Oren and AndreasT thank you for your responses to my stupid question. But it is the nature of things that the difference between stupid and genius is that genius has limits. Thus I have tons more questions.
I recently set my refrigerator to too low a setting and everything froze except the bottles of soft drinks. But when I opened a bottle it immediately filled with ice. It seemed to be more ice than could be accounted for by merely the temperature change of the expanding gas. It seems pressure can constrain freezing as it does boiling. The pressure at the depth of 10 meters, I would assume, are greater than the pressure in my drink bottle. Could the water absorb or release a great amount of latent energy without temperature change or phase change?
I'll chime in from a background of moderate general science literacy. I think the soda bottle experience is only distantly related. I suspect the answer to your final guestion (at least for a "great amount" of latent energy is "no."
What's going on with the soda bottle is not that the pressure on water molecules is preventing ice formation (much), but that the pressure on CO2 molecules is tending to force them to stay in solution, rather than bubbling out. The physical process of ice crystal formation requires that other molecules (salt ions, sugar molecules, CO2, whatever) be forced out of the expanding crystals. The higher the molar amount of foreign dissolved molecules, the colder the temp has to be to allow crystals to form.

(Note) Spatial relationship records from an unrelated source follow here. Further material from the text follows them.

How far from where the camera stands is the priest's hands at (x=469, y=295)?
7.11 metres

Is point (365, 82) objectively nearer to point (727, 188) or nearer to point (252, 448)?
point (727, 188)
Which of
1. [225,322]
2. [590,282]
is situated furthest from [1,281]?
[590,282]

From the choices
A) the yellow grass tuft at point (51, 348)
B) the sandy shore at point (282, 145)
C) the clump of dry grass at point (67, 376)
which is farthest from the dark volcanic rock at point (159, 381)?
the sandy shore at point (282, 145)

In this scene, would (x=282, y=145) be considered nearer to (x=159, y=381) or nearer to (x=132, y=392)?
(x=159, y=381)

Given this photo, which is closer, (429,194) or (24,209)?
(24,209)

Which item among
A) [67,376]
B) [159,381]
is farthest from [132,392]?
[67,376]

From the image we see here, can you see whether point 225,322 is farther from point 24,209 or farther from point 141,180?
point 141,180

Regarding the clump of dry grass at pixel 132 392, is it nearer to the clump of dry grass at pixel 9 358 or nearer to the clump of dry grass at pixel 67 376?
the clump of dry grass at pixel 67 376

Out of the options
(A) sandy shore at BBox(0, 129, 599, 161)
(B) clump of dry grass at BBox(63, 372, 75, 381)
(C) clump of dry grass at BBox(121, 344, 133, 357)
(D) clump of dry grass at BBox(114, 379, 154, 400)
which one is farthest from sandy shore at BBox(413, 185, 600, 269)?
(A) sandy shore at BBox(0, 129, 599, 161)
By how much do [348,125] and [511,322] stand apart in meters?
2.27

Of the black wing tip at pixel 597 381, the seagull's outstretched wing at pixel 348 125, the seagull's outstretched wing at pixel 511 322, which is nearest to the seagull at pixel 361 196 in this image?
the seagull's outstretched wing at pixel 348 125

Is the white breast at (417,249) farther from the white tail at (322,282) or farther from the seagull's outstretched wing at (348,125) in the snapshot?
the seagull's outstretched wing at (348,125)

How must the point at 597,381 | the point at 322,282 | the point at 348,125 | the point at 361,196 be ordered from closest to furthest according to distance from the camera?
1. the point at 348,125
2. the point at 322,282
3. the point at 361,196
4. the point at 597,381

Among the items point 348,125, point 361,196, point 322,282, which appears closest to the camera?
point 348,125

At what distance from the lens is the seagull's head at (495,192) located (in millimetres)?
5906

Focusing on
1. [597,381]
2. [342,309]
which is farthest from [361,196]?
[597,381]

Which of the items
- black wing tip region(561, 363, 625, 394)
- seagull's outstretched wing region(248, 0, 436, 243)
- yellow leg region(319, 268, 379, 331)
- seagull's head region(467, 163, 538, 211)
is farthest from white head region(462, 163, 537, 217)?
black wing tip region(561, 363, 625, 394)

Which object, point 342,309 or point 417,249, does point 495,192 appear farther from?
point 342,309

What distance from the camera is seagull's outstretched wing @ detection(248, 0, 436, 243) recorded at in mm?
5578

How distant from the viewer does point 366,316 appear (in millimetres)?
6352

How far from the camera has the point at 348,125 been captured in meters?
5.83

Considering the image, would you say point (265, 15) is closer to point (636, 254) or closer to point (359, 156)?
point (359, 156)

Your very cold but liquid soda bottles would freeze instantly when pressure is released only because CO2 can then immediately bubble out of solution. Instantly removed from the water, the temp at which ice can form is substantially above current temp. If I'm correct in this thinking. a temperature reading of the new ice would be at or below 0 degrees C, but higher than the ambient temp in the refrigerator.
A corollary to all this is that any gas is much more soluble at great ocean depth than at the surface. This has some relevance for climate issues with methane, which dissolves into water if released at great ocean depth, but bubbles to the surface when released from shallower waters.